Poor naked wretches, wheresoe'er you are,
That bide the pelting of this pitiless storm,
How shall your houseless heads and unfed sides,
Your looped and windowed raggedness, defend you
From seasons such as these? O, I have ta'en
Too little care of this! Take physic, pomp;
Expose thyself to feel what wretches feel....

Ecclesiastes is the earnest that God in Christ has exposed himself to feel what purposeless, idle wretches feel (for our wretchedness is splayed across these pages), that God in Christ has addressed those who bide the pelting of this pitiless storm (for our whining complaint is heard throughout these verses), that God in Christ has come to defend us from the time we thought was merely on our hands.

Into the pointlessness of such days, Christ comes to shed light on God's purposes. No doubt, the light of revelation, far from blinding us with its brightness, seems barely sufficient. Nevertheless, its truth requires us to adjust our sight (at once both downward and Godward) toward every intimation of meaning in time. To wit: given the intimations of meaning let loose in his birth, no longer can we speak of an impersonal fate playing with our inconsequential days, for we are addressed by God-in-person reduced to eye level and meeting our fuming gaze with a promised Kingdom. Given the intimation of meaning let loose in his death and rising, no more can our vendetta be against God because we must die, but can only be against ourselves for refusing, really, to live.

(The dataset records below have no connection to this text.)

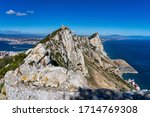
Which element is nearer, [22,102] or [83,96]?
[22,102]

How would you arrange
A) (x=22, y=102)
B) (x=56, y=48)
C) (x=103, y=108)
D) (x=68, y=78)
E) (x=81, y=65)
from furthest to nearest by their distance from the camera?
(x=81, y=65), (x=56, y=48), (x=68, y=78), (x=22, y=102), (x=103, y=108)

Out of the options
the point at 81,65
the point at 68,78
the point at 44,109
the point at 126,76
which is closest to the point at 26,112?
the point at 44,109

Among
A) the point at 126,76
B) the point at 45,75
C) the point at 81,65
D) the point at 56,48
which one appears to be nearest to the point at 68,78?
the point at 45,75

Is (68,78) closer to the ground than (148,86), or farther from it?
farther from it

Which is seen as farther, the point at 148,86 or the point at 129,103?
the point at 148,86

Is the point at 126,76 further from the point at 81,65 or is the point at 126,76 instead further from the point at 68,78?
the point at 68,78

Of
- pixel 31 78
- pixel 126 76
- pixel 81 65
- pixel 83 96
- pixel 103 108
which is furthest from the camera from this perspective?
pixel 126 76

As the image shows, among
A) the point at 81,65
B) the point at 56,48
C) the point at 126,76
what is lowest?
the point at 126,76

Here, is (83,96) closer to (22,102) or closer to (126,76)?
(22,102)

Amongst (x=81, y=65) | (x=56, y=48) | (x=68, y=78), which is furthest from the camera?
(x=81, y=65)
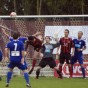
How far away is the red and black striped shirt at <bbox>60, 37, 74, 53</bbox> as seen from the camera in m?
22.7

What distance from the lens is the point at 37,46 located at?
922 inches

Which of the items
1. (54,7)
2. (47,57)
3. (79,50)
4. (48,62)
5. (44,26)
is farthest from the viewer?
(54,7)

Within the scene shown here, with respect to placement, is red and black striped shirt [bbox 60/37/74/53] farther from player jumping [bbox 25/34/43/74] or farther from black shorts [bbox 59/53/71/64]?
player jumping [bbox 25/34/43/74]

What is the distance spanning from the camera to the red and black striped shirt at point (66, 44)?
22719 millimetres

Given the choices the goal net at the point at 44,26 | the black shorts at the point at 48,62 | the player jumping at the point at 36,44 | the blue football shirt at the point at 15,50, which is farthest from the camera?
the goal net at the point at 44,26

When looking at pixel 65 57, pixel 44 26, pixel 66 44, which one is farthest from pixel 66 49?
pixel 44 26

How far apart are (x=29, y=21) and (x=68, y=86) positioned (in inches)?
268

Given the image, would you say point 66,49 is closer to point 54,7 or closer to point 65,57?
point 65,57

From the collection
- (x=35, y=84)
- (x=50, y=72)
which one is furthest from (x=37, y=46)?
(x=35, y=84)

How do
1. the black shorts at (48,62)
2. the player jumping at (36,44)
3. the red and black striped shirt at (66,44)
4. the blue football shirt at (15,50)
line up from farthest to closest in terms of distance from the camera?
the player jumping at (36,44), the red and black striped shirt at (66,44), the black shorts at (48,62), the blue football shirt at (15,50)

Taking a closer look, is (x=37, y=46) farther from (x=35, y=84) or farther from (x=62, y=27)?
(x=35, y=84)

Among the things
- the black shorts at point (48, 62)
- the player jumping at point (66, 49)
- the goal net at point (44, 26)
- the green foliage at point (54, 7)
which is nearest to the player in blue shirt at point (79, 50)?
the player jumping at point (66, 49)

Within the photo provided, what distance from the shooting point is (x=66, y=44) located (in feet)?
74.8

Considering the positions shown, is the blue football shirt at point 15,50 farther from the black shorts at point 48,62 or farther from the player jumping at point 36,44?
the player jumping at point 36,44
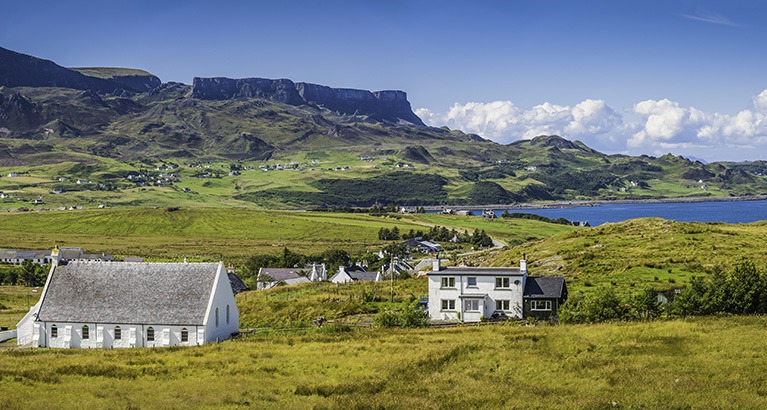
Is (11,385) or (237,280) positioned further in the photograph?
(237,280)

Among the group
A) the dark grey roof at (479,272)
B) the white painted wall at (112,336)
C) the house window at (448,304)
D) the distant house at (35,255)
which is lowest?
the distant house at (35,255)

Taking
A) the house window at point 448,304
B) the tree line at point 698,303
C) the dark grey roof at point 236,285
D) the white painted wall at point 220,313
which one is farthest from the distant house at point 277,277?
the tree line at point 698,303

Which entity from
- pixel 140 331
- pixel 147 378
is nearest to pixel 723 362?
Result: pixel 147 378

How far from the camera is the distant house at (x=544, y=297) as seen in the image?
62.0 m

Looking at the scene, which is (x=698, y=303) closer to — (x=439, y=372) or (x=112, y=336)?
(x=439, y=372)

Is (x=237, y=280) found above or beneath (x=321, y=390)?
beneath

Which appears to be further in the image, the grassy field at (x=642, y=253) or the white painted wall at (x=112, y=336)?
the grassy field at (x=642, y=253)

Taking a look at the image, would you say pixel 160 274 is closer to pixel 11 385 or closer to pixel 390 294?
pixel 11 385

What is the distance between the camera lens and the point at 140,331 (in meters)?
54.2

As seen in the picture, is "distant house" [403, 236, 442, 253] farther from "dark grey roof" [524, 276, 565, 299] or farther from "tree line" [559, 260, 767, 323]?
"tree line" [559, 260, 767, 323]

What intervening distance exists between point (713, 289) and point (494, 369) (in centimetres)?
2333

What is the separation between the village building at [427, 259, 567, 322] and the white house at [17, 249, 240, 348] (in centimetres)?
1822

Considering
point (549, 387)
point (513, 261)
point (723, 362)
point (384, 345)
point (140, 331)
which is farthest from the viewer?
point (513, 261)

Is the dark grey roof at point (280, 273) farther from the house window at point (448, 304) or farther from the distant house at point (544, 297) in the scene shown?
the distant house at point (544, 297)
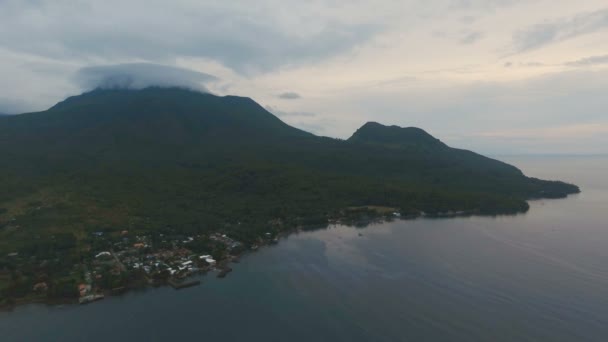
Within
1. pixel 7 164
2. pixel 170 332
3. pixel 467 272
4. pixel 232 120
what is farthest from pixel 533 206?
pixel 7 164

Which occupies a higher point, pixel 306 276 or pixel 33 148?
pixel 33 148

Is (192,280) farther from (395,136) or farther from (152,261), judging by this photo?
(395,136)

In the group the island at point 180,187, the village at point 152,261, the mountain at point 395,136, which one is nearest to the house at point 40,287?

He is God's word to those who dare stand idle, as well as to people in tough binds, to people with vendettas, a bone to pick, no dog to kick, the sour-grapers, the hurt, those who've never shucked off their adolescent angst. He takes it all in and returns it to us redeemed by a greater purpose than we could ever invent. For through him we are given to see not fate but a destiny that is ours to deny in him…given to hear not silence but the sound of judgment against our petty complaints. In him we are met with a purpose that will not be denied its claim upon our little lives.

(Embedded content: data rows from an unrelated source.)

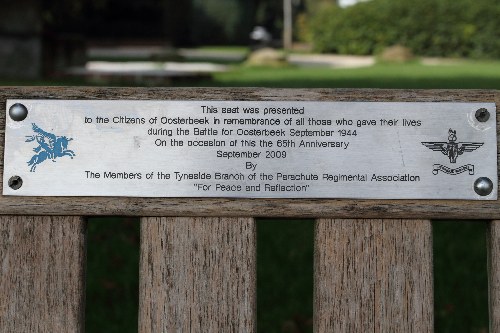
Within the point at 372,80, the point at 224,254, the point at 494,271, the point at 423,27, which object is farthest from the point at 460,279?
the point at 423,27

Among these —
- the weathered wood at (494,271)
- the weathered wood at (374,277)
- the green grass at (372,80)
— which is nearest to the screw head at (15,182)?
the weathered wood at (374,277)

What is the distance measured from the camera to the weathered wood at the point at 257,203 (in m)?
1.60

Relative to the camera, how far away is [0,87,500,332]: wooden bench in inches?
63.3

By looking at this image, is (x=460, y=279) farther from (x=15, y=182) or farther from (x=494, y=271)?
(x=15, y=182)

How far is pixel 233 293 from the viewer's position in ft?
5.29

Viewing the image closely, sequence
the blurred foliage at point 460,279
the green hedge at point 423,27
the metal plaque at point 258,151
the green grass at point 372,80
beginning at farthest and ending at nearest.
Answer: the green hedge at point 423,27 < the green grass at point 372,80 < the blurred foliage at point 460,279 < the metal plaque at point 258,151

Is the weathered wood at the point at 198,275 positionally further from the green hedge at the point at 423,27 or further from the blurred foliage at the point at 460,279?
the green hedge at the point at 423,27

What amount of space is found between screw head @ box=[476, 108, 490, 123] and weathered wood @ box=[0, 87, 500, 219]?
6cm

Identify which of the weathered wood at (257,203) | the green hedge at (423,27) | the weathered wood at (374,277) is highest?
the green hedge at (423,27)

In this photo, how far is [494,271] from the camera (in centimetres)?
164

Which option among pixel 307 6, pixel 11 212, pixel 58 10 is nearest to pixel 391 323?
pixel 11 212

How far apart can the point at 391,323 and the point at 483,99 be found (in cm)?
49

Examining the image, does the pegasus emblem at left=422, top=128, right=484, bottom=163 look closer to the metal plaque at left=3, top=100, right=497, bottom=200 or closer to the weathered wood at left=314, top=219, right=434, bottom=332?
the metal plaque at left=3, top=100, right=497, bottom=200

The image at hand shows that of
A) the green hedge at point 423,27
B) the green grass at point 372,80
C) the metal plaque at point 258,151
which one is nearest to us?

"Although Koheleth seems a basically sour sort of fellow," concludes Erdrich, "he comes to hard-won affirmation. He takes what he can get…In his youth…he piles up wealth, beautiful lands, orchards, buildings, hits the bottle, eats a lot of darkness. His wisdom increases through grief, and he acknowledges the frustrating enigma that most of our deepest learning occurs when we are humbled by suffering." His words ought not to be saved for our funerals, my friends, but read in the midst of our angst and our idle seasons, lest we doubt that God, at the height of our own futility, meets our fuming gaze with a grace which we do not deserve, with a destiny we could never intimate without his light, with evidence of a Savior given for seasons such as the one we are about to enter. Thanks be to God. Amen.